- [Written exercise] Repeat each of the records below word for word, keeping their order and line breaks.

- [Information provided]
# # # # # # #

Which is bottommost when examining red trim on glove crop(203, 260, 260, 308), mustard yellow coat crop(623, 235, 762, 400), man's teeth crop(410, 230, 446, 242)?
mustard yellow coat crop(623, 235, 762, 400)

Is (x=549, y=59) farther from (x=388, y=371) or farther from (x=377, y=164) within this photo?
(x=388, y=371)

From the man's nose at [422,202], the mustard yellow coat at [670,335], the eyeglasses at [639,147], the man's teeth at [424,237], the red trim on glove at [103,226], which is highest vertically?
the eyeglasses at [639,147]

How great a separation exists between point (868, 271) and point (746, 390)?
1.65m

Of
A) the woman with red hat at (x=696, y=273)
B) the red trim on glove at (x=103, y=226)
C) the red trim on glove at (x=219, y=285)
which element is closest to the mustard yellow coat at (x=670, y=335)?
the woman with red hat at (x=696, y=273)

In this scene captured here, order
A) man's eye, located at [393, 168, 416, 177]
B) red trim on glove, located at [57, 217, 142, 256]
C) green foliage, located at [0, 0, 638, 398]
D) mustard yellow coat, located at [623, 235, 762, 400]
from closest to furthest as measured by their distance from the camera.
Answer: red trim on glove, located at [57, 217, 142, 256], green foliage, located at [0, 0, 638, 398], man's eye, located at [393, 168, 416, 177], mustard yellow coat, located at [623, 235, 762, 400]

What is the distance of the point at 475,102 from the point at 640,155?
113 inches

# # # # # # #

- [Expected answer]
Which is bottommost when examining red trim on glove crop(203, 260, 260, 308), mustard yellow coat crop(623, 235, 762, 400), man's teeth crop(410, 230, 446, 242)?
mustard yellow coat crop(623, 235, 762, 400)

Is (x=549, y=59) farther from (x=388, y=371) or farther from (x=377, y=164) within this photo?
(x=388, y=371)

From the man's nose at [422,202], the mustard yellow coat at [670,335], the eyeglasses at [639,147], the man's teeth at [424,237], the red trim on glove at [103,226], which is highest vertically?
the eyeglasses at [639,147]

How great a separation exists between point (868, 271) and point (746, 390)?
1.65m

Of
A) the woman with red hat at (x=696, y=273)
B) the red trim on glove at (x=103, y=226)
C) the red trim on glove at (x=219, y=285)
which element is closest to the mustard yellow coat at (x=670, y=335)?
the woman with red hat at (x=696, y=273)

In this scene captured here, order
A) man's eye, located at [393, 168, 416, 177]
B) red trim on glove, located at [57, 217, 142, 256]
C) green foliage, located at [0, 0, 638, 398]
D) mustard yellow coat, located at [623, 235, 762, 400]
from closest to furthest as measured by their distance from the camera.
Answer: red trim on glove, located at [57, 217, 142, 256], green foliage, located at [0, 0, 638, 398], man's eye, located at [393, 168, 416, 177], mustard yellow coat, located at [623, 235, 762, 400]

What is the distance of the point at 475,102 from the point at 640,155?
113 inches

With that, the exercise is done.